14      Finally, we note that the State invites us to hold, in keeping with the trial court’s denial of Hughes’s postconviction motion,[3] that Hughes forfeited his right to challenge the sufficiency of the evidence.  Because it is not necessary to the determination of the issue before us, we decline to do so.  See State v. Blalock, 150 Wis. 2d 688, 703, 442 N.W.2d 514 (Ct. App. 1989) (cases should be decided on narrowest possible ground).  See also State v. Gaines, 197 Wis. 2d 102, 110 n.5, 539 N.W.2d 723 (Ct. App. 1995) (We may affirm a trial court’s ruling on different grounds if the effect of our holding is to uphold the trial court’s ruling.).

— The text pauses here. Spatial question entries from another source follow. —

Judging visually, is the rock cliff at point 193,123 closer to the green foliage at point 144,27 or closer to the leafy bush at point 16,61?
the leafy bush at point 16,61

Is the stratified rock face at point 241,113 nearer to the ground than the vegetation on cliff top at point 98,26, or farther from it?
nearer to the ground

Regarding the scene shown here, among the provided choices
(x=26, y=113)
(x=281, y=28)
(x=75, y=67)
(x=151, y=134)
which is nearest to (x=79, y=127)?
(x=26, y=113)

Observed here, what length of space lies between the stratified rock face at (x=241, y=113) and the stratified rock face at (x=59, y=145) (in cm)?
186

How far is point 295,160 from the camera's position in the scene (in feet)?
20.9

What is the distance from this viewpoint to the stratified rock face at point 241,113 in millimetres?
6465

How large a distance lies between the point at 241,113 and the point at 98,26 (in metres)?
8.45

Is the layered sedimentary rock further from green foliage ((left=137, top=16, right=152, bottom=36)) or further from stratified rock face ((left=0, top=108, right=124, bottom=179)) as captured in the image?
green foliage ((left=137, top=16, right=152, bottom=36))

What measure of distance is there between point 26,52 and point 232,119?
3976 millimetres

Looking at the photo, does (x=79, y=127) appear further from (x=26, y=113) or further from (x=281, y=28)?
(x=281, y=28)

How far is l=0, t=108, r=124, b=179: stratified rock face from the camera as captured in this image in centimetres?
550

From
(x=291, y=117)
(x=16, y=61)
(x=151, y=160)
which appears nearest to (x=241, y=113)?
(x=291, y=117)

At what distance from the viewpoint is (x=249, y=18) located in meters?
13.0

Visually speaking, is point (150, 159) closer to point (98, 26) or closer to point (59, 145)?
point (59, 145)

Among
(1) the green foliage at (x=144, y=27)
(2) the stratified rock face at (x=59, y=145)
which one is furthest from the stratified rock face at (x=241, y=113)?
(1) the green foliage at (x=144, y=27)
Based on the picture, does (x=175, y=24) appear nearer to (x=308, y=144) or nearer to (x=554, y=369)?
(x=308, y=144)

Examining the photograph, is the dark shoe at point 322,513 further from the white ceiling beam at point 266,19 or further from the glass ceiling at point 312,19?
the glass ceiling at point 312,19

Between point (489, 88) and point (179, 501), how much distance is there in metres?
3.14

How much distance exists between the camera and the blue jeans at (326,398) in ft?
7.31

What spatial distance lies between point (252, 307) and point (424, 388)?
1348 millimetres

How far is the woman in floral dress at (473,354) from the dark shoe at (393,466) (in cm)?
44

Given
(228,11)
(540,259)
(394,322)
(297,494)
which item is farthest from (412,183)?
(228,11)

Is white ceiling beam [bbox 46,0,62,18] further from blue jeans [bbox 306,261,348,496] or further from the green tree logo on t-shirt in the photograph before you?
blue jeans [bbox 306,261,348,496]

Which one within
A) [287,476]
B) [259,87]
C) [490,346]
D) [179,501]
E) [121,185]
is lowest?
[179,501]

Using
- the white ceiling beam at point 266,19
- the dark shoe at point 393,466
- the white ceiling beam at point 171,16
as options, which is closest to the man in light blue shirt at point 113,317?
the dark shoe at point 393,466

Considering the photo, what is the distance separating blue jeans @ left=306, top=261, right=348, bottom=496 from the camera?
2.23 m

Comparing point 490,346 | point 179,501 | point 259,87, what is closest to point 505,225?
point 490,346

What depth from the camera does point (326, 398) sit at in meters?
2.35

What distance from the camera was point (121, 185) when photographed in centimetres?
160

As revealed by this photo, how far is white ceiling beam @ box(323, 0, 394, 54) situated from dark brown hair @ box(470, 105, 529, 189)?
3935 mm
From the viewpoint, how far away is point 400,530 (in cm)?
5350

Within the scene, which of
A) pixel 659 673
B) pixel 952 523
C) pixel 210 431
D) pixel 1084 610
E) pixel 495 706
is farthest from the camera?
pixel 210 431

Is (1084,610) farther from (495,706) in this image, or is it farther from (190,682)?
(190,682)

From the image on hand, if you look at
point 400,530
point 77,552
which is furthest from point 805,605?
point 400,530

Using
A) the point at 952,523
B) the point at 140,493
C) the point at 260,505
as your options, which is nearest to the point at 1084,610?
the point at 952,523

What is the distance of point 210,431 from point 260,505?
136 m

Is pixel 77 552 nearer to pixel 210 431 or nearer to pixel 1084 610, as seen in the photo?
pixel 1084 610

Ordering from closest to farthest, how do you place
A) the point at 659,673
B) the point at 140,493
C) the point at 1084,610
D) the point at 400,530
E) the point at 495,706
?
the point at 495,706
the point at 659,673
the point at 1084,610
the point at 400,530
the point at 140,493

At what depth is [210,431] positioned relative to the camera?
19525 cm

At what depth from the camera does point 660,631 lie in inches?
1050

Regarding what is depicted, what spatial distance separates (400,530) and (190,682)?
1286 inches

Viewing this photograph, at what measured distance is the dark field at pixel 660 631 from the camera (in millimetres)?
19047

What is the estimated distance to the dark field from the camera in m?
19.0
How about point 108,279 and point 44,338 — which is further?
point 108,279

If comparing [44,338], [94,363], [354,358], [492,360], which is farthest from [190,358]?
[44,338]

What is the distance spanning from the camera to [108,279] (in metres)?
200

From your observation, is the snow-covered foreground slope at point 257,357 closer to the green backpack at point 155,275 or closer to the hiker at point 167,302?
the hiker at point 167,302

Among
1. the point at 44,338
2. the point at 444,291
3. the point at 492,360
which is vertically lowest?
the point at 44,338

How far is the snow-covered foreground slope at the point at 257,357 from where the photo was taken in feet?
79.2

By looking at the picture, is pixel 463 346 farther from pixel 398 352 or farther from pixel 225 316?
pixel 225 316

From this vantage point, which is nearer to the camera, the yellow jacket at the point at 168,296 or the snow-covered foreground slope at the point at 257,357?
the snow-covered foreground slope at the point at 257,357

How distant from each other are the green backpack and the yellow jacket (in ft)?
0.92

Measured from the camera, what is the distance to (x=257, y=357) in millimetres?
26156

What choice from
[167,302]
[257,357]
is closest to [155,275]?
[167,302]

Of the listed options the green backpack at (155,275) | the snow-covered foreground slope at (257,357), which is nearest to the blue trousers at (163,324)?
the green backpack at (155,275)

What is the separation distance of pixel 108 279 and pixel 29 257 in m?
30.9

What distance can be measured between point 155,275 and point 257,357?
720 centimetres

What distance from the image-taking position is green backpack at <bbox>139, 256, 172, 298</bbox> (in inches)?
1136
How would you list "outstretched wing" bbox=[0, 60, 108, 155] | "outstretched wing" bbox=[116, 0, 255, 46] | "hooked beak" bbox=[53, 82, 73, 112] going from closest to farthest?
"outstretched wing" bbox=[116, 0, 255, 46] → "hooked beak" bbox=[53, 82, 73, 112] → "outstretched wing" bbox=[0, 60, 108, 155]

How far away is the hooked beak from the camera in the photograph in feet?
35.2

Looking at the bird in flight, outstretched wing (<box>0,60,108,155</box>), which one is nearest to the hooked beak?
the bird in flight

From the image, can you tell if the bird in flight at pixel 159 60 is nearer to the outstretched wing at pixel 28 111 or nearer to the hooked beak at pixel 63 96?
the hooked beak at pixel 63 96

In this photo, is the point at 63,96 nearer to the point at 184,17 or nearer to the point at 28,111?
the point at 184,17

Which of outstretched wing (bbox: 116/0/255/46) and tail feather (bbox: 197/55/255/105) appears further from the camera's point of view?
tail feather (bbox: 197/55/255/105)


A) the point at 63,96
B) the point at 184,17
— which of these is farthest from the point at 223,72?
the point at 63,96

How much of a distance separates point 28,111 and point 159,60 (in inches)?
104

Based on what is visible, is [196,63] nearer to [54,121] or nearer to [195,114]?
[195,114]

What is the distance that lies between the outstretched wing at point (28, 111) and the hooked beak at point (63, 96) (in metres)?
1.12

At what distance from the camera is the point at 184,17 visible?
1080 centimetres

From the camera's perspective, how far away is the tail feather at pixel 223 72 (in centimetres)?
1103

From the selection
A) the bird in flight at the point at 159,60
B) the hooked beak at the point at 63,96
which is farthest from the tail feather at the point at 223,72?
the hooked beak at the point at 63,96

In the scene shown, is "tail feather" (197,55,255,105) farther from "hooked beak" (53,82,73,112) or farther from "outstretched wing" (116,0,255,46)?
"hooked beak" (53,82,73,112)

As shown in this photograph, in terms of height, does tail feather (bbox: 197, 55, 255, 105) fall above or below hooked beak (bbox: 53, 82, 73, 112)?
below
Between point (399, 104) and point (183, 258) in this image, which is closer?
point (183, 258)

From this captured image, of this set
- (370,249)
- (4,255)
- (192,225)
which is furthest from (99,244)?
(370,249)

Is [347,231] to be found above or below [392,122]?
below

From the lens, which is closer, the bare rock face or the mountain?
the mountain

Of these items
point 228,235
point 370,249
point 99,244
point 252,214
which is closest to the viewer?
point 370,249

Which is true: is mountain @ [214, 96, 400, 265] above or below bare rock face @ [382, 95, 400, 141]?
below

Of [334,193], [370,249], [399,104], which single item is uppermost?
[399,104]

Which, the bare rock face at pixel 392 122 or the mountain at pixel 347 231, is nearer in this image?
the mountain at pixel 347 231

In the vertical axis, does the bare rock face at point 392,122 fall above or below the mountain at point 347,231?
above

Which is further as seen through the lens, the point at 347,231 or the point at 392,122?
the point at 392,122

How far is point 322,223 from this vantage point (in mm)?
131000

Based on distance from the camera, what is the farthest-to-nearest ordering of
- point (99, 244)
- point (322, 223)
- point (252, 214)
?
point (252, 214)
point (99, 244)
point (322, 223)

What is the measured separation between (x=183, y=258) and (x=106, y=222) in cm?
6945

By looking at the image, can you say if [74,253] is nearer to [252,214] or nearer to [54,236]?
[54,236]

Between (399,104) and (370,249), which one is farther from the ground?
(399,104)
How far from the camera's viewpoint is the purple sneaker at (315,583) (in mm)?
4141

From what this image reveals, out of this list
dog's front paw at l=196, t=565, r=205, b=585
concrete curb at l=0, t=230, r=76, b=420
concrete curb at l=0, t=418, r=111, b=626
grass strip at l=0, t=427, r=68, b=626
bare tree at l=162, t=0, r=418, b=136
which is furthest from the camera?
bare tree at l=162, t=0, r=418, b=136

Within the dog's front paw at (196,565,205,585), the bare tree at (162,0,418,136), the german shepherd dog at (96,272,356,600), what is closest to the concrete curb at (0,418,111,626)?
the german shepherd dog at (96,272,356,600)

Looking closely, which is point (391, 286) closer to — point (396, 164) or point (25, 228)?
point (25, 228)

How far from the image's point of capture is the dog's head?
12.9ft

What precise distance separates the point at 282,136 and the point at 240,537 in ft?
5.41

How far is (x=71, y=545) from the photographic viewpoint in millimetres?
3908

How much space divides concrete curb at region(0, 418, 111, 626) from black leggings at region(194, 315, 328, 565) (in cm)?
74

            15      For all of the foregoing reasons, we cannot say that the jury had insufficient evidence upon which to find that Hughes was in custody at Chaney as a “result of being sentenced for a crime,” nor can we say that the trial court erred in denying Hughes’s postconviction motion.  Accordingly, we affirm.

                        By the Court.—Judgment and order affirmed.

 


 



[1]  All references to the Wisconsin Statutes are to the 2009-10 version unless otherwise noted.

[2]  We also note that although Captain McPike may not have testified that Hughes was “sentenced,” Sergeant Knaack did testify that she never told Hughes that his “sentence” was over.

[3]  The trial court denied Hughes’s postconviction motion on two bases:  (1) that he waived his right to challenge the sufficiency of the evidence; and (2) even if Hughes did not waive his right to challenge the sufficiency of the evidence, the evidence was sufficient to convict him.